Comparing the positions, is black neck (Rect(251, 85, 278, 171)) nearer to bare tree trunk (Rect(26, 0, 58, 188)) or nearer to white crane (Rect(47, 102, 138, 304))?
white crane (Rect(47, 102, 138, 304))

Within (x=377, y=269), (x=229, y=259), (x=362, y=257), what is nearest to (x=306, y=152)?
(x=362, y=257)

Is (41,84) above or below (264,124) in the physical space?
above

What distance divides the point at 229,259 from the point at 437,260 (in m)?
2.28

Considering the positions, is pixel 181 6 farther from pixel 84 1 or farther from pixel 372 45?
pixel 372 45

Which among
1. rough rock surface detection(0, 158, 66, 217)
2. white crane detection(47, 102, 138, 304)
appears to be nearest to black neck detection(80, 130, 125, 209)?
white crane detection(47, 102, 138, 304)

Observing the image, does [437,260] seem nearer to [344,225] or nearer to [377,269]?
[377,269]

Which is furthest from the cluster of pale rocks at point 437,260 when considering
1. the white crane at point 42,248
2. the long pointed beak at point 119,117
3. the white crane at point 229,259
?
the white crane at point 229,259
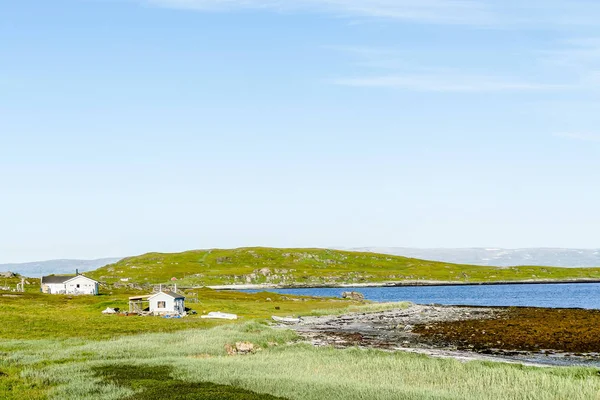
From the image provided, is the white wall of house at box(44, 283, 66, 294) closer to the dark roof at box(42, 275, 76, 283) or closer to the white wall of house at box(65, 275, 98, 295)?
the dark roof at box(42, 275, 76, 283)

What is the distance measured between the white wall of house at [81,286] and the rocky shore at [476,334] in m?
69.1

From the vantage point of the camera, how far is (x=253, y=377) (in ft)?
121

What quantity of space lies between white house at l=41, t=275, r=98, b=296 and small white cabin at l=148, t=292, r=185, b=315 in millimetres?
49812

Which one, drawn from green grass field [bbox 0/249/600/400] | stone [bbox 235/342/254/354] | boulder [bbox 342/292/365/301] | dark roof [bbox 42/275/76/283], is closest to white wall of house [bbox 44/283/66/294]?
dark roof [bbox 42/275/76/283]

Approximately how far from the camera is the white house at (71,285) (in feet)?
484

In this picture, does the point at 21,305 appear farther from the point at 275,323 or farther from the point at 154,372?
the point at 154,372

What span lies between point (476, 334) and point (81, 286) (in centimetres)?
10491

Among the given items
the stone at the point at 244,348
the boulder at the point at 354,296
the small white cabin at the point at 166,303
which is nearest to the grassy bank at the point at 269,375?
the stone at the point at 244,348

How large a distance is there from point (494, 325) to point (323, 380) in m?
53.3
◇ ◇ ◇ ◇ ◇ ◇ ◇
Work to do →
Repeat each entry exactly as it appears; skip any picture.

Solution →
Comparing the positions, is black neck (Rect(251, 85, 278, 171)) nearer to bare tree trunk (Rect(26, 0, 58, 188)) or nearer to white crane (Rect(47, 102, 138, 304))?
white crane (Rect(47, 102, 138, 304))

Within (x=377, y=269), (x=229, y=259), (x=362, y=257), what is nearest to (x=306, y=152)?
(x=362, y=257)

Is (41,84) above or below (264,124) in the physical space?
above

What distance divides the point at 229,259 from the point at 437,260 (in m)?
2.28

Considering the positions, is pixel 181 6 farther from pixel 84 1 or farther from pixel 372 45?
pixel 372 45

Which among
1. rough rock surface detection(0, 158, 66, 217)
2. white crane detection(47, 102, 138, 304)
appears to be nearest to black neck detection(80, 130, 125, 209)?
white crane detection(47, 102, 138, 304)

Observing the image, does [437,260] seem nearer to [344,225] or nearer to [377,269]?
[377,269]

Which is furthest from the cluster of pale rocks at point 437,260 when considering
1. the white crane at point 42,248
2. the long pointed beak at point 119,117
3. the white crane at point 229,259
?
the white crane at point 229,259
From the image provided, is the white wall of house at box(44, 283, 66, 294) closer to the dark roof at box(42, 275, 76, 283) or closer to the white wall of house at box(65, 275, 98, 295)?
the dark roof at box(42, 275, 76, 283)

What is the distance measured between the white wall of house at [81,286] and the rocky shore at [476,334] in m?
69.1

From the vantage point of the camera, how far is (x=253, y=377) (in ft)?
121

What quantity of space lies between white house at l=41, t=275, r=98, b=296 and small white cabin at l=148, t=292, r=185, b=315 in millimetres?
49812

Which one, drawn from green grass field [bbox 0/249/600/400] | stone [bbox 235/342/254/354] | boulder [bbox 342/292/365/301] | dark roof [bbox 42/275/76/283], is closest to white wall of house [bbox 44/283/66/294]?
dark roof [bbox 42/275/76/283]

Approximately how far from the camera is the white house at (71,285) (in feet)?
484

In this picture, does the point at 21,305 appear farther from the point at 275,323 or farther from the point at 154,372?
the point at 154,372

What span lies between point (476, 334) and point (81, 286) (in centimetres)?
10491

Among the given items
the stone at the point at 244,348
the boulder at the point at 354,296
the small white cabin at the point at 166,303
which is nearest to the grassy bank at the point at 269,375?
the stone at the point at 244,348

How large a distance is there from point (494, 325) to point (323, 380) in m?
53.3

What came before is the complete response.